Dibangun pada 2003, perusahaan mengekspor lebih dari 27 juta ton bijih besi ke China selama setahun beroperasi. Australia selama ini memang tercatat sebagai eksportir bijih besi terbesar di dunia dengan menguasai 38 persen pasar logam dunia.

Pada April, perusahaan mengumumkan rencananya untuk mencatatkan saham dual listing di Bursa Hong Kong sebelum akhir 2011. Saat ini, Forescue Metals sudah mencatatkan sahamnya di Bursa Australia.

1. Heilongjiang InterChina Water (China)


Rata-rata pertumbuhan per tahun: 988 persen.
Bidang industri: pengelolaan air.

Heilongjiang InterChina Water adalah penyedia air minum yang melayani konsumen di Provinsi Shanxi, Qinghai, dan Beijing

Perusahaan saat ini tercatat sebagai emiten di Bursa Efek Shanghai dengan nilai kapitalisasi pasar mencapai US$854 juta (Rp7,69 triliun).

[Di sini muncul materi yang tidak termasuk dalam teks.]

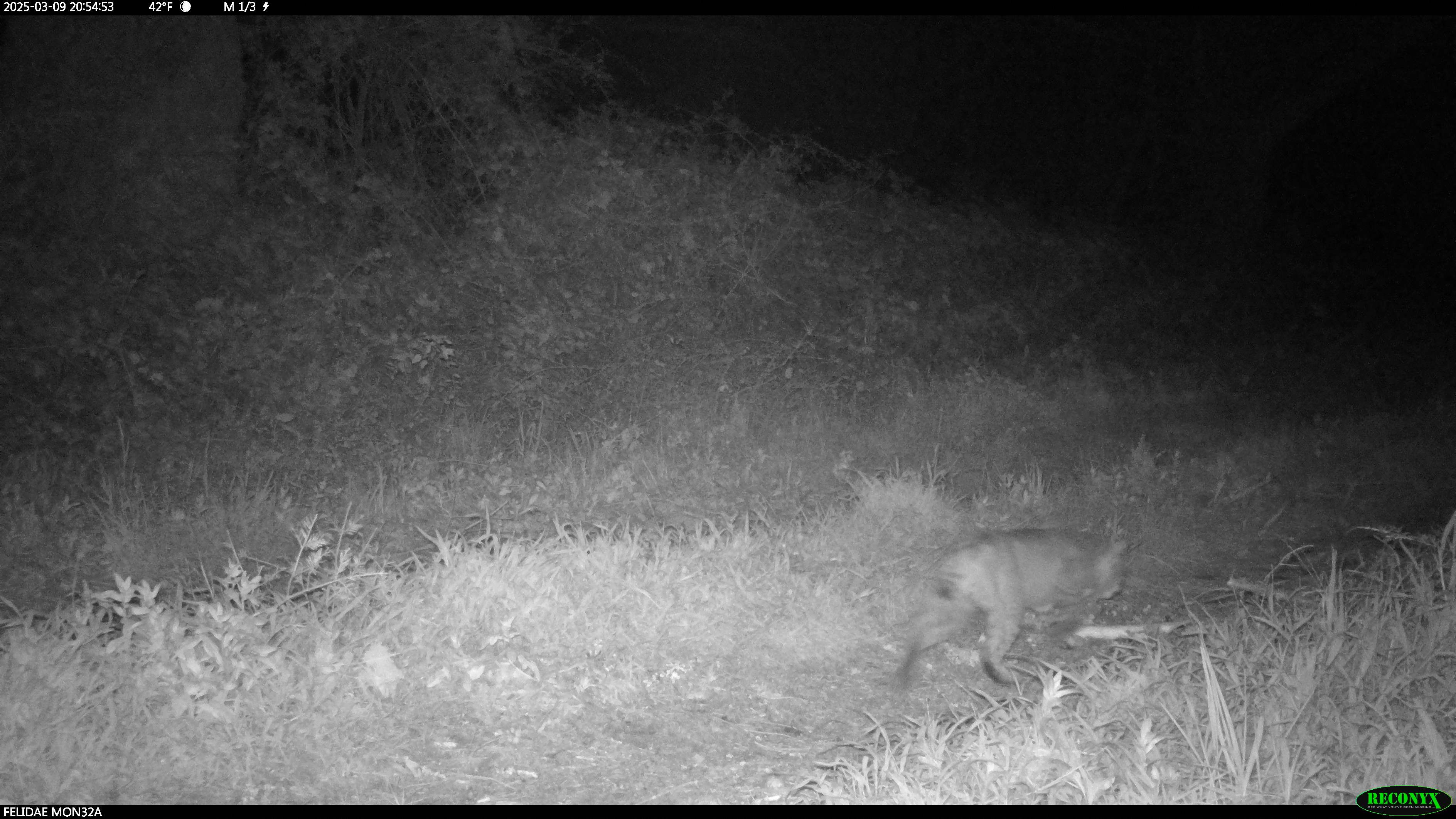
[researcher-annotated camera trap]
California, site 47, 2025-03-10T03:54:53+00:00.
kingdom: Animalia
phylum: Chordata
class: Mammalia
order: Carnivora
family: Felidae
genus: Lynx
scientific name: Lynx rufus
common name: bobcat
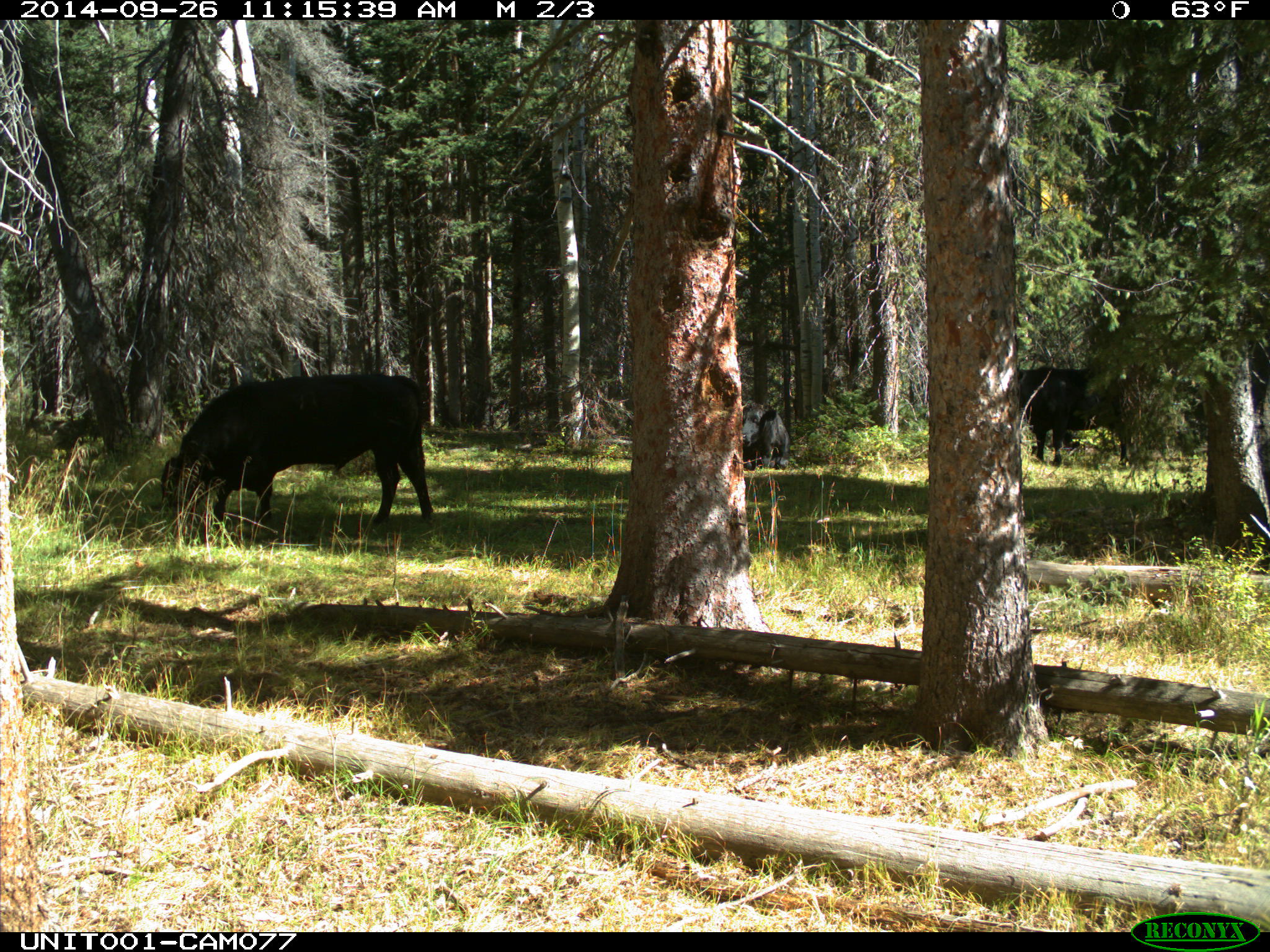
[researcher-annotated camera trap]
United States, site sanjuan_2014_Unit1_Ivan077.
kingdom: Animalia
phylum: Chordata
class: Mammalia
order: Artiodactyla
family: Bovidae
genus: Bos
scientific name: Bos taurus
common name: domestic cow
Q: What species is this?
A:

Pada 2007, InterChina Water mencapai kesepakatan dengan pemerintah Provinsi Beijing untuk membangun 103 fasilitas pengolahan air limbah di Provinsi Hunan.

Saat ini, InterChina Water tercatat memiliki price to earning ratio (PER) 100 kali, lebih tinggi dari PER Shanghai Composite sebesar 14,8 kali. Perusahaan mencatatkan laba bersih 2010 sebesar US$6,5 juta (Rp58,5 miliar) atau melonjak 50 persen dibandingkan tahun sebelumnya. Pendapatan perusahaan juga meningkat dari US$13 juta (Rp117 miliar) menjadi US$23,5 juta (Rp211,5 miliar) pada tahun lalu.